The down-stream targets of the CBFA2T3/CBFAIP1 repressor complex will be determined using an innovative melding of expression microarrays and SELEX (systematic evolution of ligands by exponential enrichment). In silico analysis of the identified genes will be used to select optimum drug targets for subsequent validation studies. The major outcome of these investigations is both to determine the significance of the CBFA2T3 protein in the development of breast cancer and to quickly identify suitable novel breast cancer drug targets to ensure rapid target validation.
There is only a limited understanding of details of the molecular changes that cause a normal breast cell to progress to a tumor. The initial changes involve genes that control normal cell growth. One of the types of genes involved in growth are negative regulators (termed tumor suppressor genes) as they normally function by stopping the activity of genes that promote cell growth. Following a large research effort, we have identified a novel putative breast cancer tumor suppressor gene called CBFA2T3. The objective of the proposed study is to determine the importance of this gene in breast cancer. We will determine the proportion of breast cancers where this gene has a critical role, whether this gene controls an early event in the development of cancers, and if it is related to the clinical outcome of patients. This will be achieved by developing a probe that can be applied to tumor samples. This retrospective study will assess small samples of each tumor arranged as an array on a glass slide enabling the simultaneous analysis of breast tumors from 194 patients. We will use a computer-based image analysis system to ensure that the recorded data is unbiased. Finally, we will undertake detailed statistical analysis to determine the proportion of breast tumors where CBFA2T3 is a critical factor and to see if this is related to patient outcomes.

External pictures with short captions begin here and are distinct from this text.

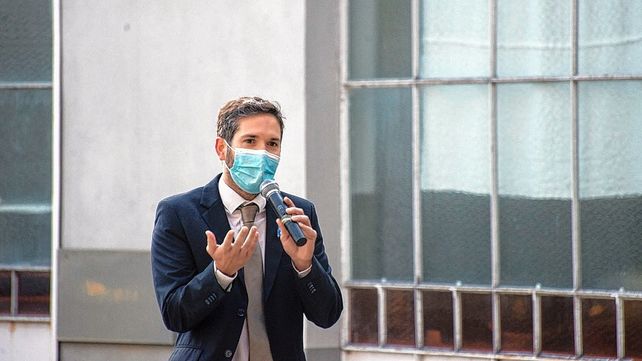 Müller: Proyectamos presencialidad plena a mediano plazo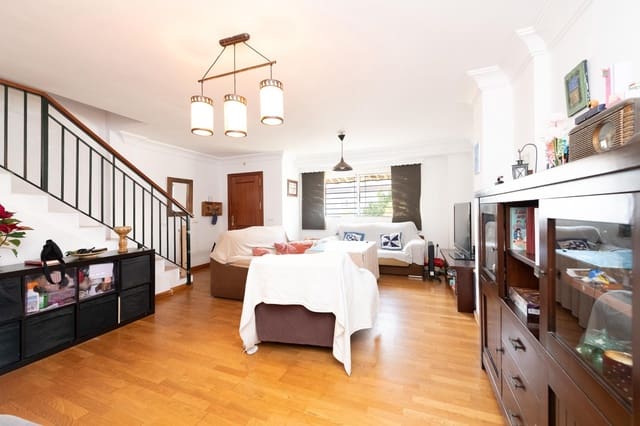 3 slaapkamer Rijtjeshuis te koop in Rincón de la Victoria met zwembad garage - € 479.500 (Ref: 9568686)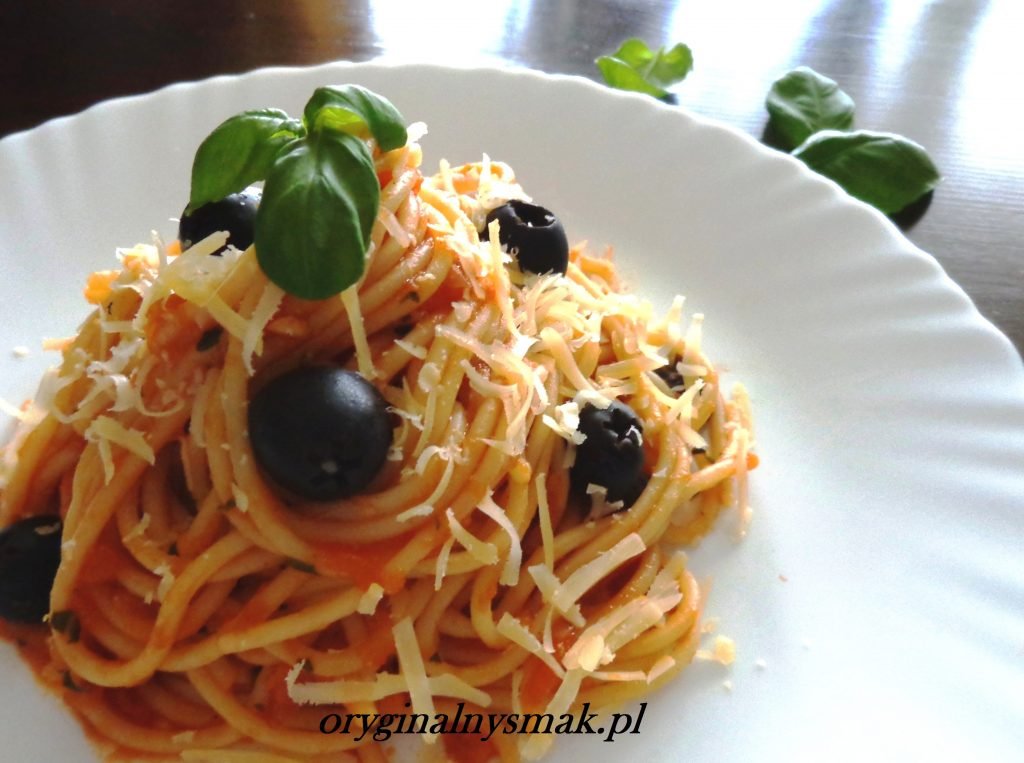 Spaghetti z sosem pomidorowym i czarnymi oliwkami Spaghetti z sosem pomidorowym i czarnymi oliwkami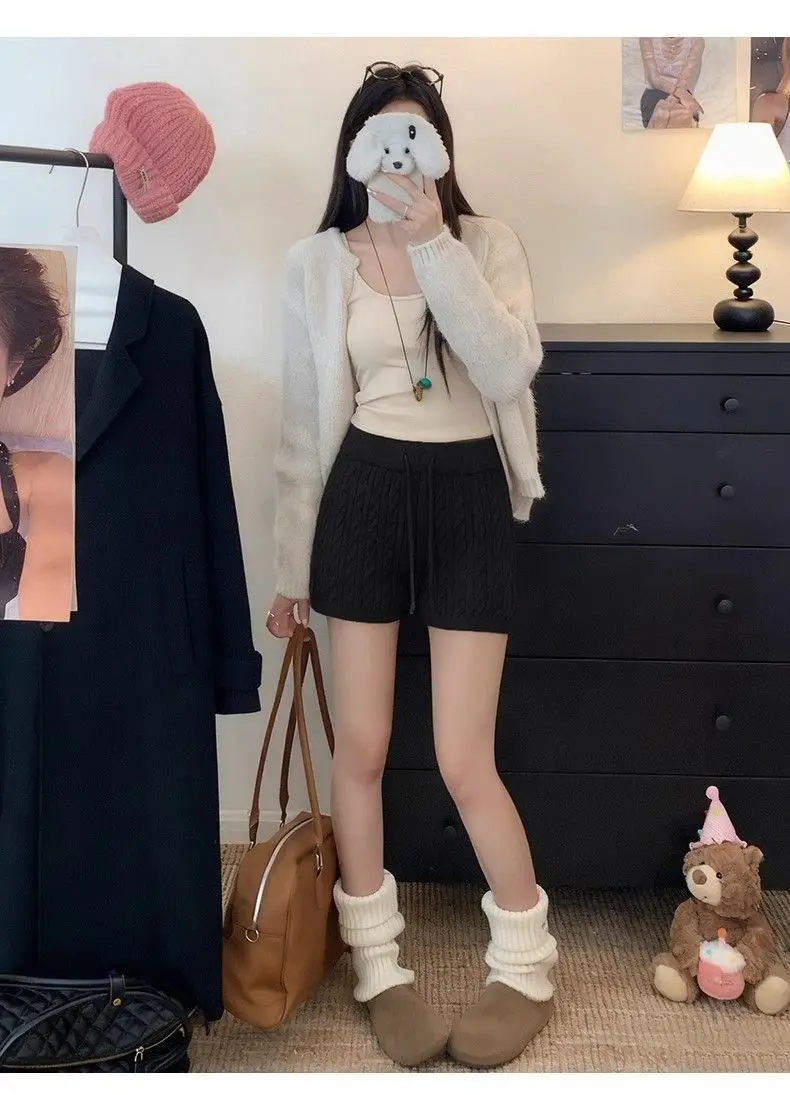 Japanese Women's Cable Knitted Shorts Autumn Winter Elastic Waist Straight Leg Short Pants Woman Soft Cozy Solid Color Shorts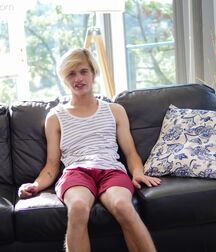 Blond Kyle Polaski solo session twink porn boys 627b6f9fbfbbe.jpg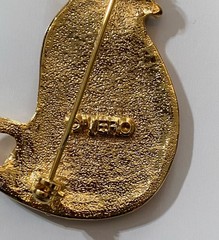 Vintage Vero Goldtone Cat Brooch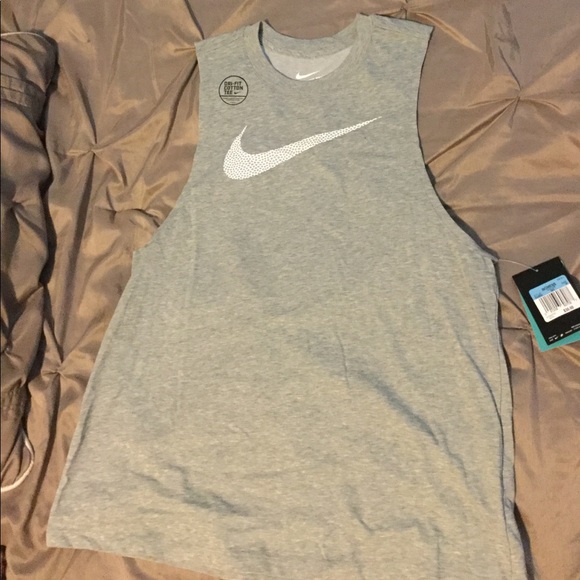 NIKE dryfit cotton tee - Picture 1 of 4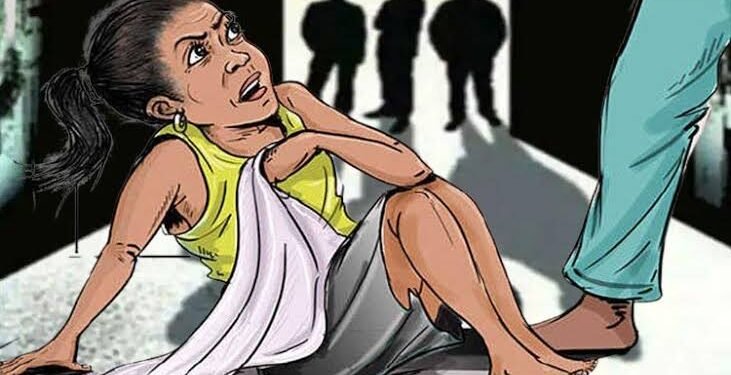 कामाचे आमिष दाखवून नागपूर येथील विवाहित महिलेची गुजरात येथे विक्री, मग तिघांनी केला बलात्कार.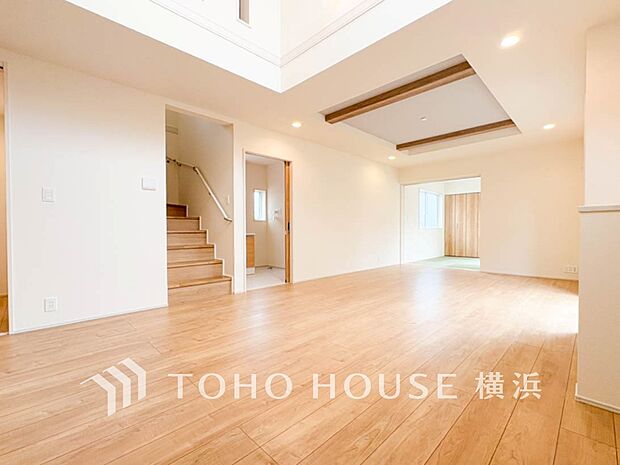 開放感あるリビングダイニング。ご家族とのんびりしたひと時を過ごせますね。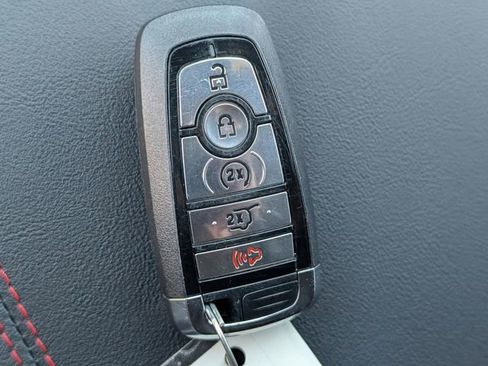 Used 2025 Ford Explorer ST-Line w/ Premium Package image 32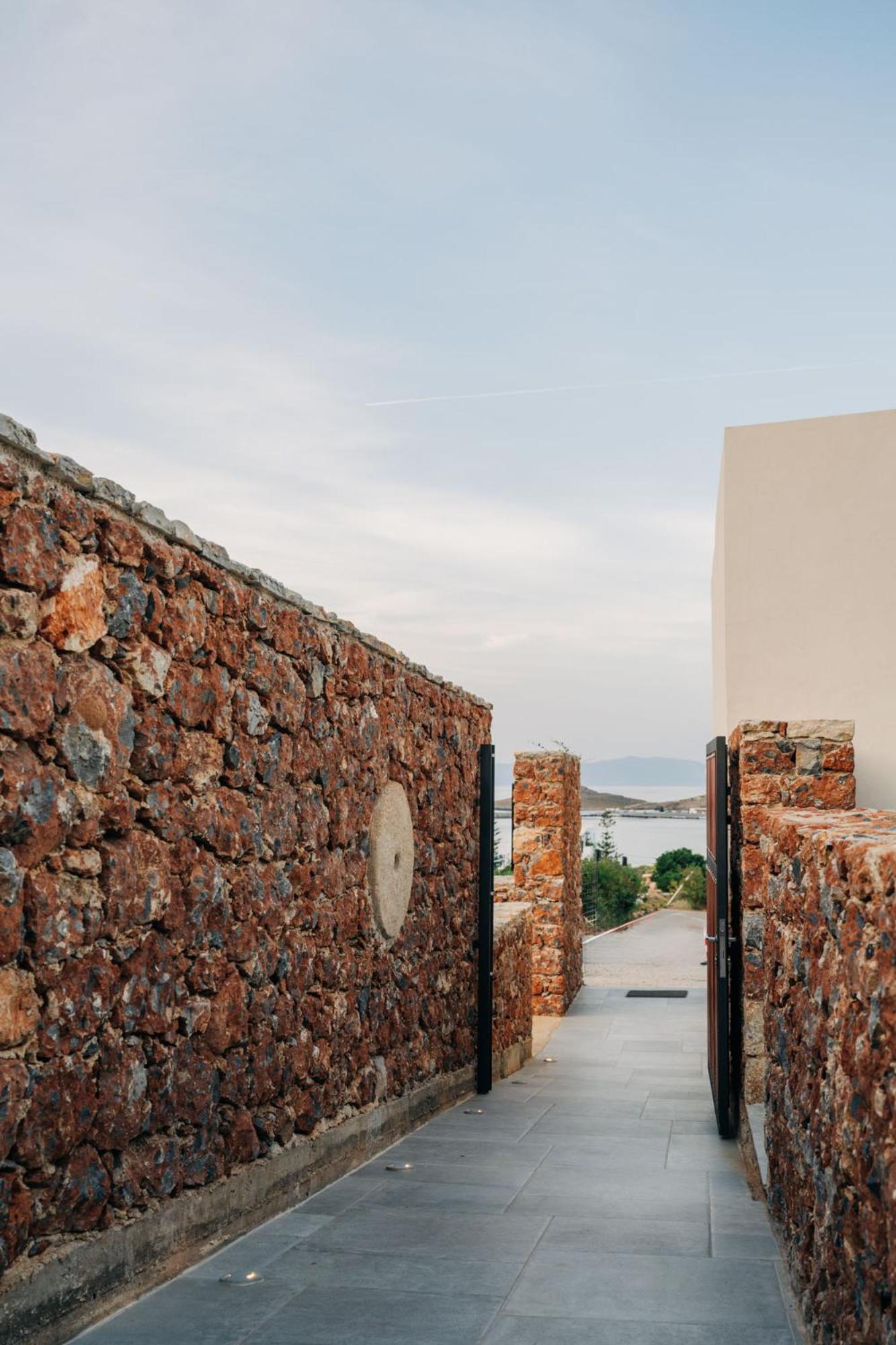Makri Kythera Luxury - Private Pool Or Hot Tub Apartment Diakofti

The second part of the proposed study will focus on the identification of new targets for drug development. The development of new drugs based on an understanding of the molecular changes in breast cancer offer the hope of improved treatments with fewer side effects associated with traditional cytotoxic drugs. A common approach to the identification of molecular-based drugs is to screen large libraries of chemical compounds against a particular “target” molecule. However, the identified drugs often fail in subsequent clinical testing due to the limited original characterization and investigation of these targets. To ensure our targets are better validated, we have emphasized the selection of potential targets at an early stage of the proposed research project. We have already identified a novel protein that interacts with CBFA2T3 and the resulting protein complex is proposed to control a number of genes whose protein products will be promising drug targets. We propose to identify these targets by using a novel combination of technologies. Finally, we will approach companies as partners for developing new breast cancer drugs.